Excerpts of spatial question data:
•••
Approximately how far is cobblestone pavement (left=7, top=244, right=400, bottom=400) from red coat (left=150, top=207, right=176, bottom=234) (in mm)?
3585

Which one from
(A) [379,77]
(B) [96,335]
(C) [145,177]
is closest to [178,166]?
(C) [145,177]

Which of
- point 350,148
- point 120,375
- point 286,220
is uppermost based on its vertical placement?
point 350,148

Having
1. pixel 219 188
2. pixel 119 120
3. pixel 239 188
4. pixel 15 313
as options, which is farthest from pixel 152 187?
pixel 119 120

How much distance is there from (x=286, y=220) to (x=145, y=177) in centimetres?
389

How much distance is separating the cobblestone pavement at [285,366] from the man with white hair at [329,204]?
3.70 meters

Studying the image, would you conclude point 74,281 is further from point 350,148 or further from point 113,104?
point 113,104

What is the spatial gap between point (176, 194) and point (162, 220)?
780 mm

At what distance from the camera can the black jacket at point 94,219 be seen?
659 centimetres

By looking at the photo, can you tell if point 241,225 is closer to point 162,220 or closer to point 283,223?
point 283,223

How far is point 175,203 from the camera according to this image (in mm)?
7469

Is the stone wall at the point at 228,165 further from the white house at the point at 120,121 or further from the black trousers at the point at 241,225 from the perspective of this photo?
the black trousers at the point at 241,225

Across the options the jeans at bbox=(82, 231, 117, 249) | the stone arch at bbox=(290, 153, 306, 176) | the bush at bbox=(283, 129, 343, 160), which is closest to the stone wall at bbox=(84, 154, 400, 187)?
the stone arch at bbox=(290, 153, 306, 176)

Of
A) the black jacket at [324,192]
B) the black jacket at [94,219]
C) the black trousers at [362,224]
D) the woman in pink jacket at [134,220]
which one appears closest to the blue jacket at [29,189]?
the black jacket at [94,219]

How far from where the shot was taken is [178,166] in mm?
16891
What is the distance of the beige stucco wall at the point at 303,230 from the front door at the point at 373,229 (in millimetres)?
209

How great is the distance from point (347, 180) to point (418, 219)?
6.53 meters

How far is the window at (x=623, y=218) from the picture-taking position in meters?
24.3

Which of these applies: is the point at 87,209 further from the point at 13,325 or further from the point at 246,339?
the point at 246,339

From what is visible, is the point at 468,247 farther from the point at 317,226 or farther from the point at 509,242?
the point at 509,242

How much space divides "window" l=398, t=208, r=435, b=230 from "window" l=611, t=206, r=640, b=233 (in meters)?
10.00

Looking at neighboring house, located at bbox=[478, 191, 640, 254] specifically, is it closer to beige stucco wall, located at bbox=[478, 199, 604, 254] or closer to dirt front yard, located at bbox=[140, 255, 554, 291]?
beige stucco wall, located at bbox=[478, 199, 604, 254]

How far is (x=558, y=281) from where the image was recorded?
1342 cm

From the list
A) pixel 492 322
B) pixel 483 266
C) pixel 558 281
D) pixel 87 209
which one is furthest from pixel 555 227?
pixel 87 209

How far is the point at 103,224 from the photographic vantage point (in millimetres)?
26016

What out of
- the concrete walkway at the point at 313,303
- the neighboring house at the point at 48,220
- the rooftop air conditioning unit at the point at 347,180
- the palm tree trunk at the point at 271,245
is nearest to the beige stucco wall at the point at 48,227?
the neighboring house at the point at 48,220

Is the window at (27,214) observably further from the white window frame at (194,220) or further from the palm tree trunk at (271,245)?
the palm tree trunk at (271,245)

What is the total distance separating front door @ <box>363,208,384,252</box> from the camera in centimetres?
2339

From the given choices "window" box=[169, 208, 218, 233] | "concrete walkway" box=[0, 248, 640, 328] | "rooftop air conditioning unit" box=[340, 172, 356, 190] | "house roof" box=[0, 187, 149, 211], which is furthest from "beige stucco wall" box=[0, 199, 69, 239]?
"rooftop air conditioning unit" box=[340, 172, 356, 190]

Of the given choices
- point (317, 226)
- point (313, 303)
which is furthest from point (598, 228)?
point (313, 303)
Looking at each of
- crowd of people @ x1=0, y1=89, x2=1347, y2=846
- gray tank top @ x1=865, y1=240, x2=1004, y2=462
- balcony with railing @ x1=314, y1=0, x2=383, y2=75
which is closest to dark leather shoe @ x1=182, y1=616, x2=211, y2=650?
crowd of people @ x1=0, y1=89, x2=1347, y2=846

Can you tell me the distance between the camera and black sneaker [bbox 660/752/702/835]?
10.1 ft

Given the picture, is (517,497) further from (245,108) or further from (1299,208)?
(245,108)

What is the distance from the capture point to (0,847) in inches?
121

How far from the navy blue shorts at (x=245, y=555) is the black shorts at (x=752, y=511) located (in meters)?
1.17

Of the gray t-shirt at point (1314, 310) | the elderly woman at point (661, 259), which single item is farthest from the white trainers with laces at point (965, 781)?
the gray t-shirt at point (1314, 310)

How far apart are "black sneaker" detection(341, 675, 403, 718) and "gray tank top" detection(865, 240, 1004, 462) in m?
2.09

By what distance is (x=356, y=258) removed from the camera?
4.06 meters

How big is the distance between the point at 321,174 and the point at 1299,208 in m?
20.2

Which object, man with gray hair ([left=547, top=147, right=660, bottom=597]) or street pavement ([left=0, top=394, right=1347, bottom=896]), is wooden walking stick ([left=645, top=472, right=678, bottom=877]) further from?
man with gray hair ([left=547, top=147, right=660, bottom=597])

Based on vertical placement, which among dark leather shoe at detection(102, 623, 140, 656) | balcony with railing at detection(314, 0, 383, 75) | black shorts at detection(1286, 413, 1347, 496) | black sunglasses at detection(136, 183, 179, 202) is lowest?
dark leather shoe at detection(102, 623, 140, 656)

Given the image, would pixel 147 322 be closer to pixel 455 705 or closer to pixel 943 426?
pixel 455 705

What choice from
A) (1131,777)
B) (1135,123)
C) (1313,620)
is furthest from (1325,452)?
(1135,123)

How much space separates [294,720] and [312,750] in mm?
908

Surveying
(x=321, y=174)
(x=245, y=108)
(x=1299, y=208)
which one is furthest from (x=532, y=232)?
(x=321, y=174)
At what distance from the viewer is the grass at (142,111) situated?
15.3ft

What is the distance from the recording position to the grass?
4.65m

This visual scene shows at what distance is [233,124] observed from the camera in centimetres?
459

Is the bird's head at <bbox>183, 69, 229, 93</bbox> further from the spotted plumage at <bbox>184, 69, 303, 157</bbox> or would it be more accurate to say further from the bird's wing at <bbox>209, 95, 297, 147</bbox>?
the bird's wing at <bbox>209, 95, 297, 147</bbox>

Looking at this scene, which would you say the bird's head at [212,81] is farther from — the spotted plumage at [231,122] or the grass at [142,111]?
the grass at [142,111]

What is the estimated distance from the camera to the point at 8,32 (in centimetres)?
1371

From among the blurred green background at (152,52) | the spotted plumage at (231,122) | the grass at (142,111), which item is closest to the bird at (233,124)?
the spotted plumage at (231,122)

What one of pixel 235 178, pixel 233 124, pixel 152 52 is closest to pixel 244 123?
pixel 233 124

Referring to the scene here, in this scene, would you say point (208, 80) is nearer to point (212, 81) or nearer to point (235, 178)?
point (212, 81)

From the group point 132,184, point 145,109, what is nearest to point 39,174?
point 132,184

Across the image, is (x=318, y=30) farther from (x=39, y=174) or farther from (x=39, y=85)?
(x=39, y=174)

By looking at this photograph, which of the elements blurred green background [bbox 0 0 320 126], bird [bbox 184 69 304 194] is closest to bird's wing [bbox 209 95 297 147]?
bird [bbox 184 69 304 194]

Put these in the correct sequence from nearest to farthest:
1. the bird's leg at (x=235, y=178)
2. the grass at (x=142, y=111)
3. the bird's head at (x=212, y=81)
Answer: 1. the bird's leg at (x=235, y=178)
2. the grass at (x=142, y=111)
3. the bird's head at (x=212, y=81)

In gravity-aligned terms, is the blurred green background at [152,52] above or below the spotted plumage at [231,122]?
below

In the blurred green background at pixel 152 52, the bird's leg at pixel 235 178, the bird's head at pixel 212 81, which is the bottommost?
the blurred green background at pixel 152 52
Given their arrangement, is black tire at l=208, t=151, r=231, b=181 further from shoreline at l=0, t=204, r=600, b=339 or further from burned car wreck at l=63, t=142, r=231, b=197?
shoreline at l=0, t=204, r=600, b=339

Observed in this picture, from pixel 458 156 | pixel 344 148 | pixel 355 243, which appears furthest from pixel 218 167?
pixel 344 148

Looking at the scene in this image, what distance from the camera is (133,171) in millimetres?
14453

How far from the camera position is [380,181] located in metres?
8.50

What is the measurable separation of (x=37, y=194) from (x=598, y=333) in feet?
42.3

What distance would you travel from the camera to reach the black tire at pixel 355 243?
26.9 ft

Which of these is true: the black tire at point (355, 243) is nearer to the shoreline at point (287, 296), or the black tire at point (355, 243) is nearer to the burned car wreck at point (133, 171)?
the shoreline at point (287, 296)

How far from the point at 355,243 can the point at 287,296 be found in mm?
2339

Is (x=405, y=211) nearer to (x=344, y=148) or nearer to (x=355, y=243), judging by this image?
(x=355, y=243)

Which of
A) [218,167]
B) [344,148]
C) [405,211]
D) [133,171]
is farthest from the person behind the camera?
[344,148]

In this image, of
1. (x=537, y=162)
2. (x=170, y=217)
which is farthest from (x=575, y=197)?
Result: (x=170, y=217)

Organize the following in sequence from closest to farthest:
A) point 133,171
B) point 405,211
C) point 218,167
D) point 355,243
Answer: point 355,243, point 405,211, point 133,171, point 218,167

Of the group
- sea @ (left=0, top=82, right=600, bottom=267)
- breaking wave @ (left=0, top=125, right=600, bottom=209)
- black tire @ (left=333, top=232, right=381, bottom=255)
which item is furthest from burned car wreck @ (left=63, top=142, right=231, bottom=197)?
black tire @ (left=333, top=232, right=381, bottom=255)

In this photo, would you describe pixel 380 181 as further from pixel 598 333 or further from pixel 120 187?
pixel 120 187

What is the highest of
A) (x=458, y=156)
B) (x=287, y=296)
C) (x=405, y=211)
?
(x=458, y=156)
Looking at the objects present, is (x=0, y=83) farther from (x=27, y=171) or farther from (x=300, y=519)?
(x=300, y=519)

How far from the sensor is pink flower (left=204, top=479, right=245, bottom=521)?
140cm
•••
DIRECTIONS: Lay out everything from the line containing "Of the group" down to the end of the entries as a numbered list, leaving out blank lines.

ANSWER TO THE TASK:
1. Of the group
2. - sea @ (left=0, top=82, right=600, bottom=267)
3. - breaking wave @ (left=0, top=125, right=600, bottom=209)
4. - black tire @ (left=333, top=232, right=381, bottom=255)
5. which item is furthest from burned car wreck @ (left=63, top=142, right=231, bottom=197)?
6. black tire @ (left=333, top=232, right=381, bottom=255)
7. In this photo, would you describe pixel 380 181 as further from pixel 598 333 or further from pixel 120 187?
8. pixel 120 187
9. What is the highest of
10. A) (x=458, y=156)
11. B) (x=287, y=296)
12. C) (x=405, y=211)
13. ?
14. (x=458, y=156)
15. Looking at the objects present, is (x=0, y=83) farther from (x=27, y=171) or farther from (x=300, y=519)?
16. (x=300, y=519)
17. How far from the sensor is pink flower (left=204, top=479, right=245, bottom=521)?
18. 140cm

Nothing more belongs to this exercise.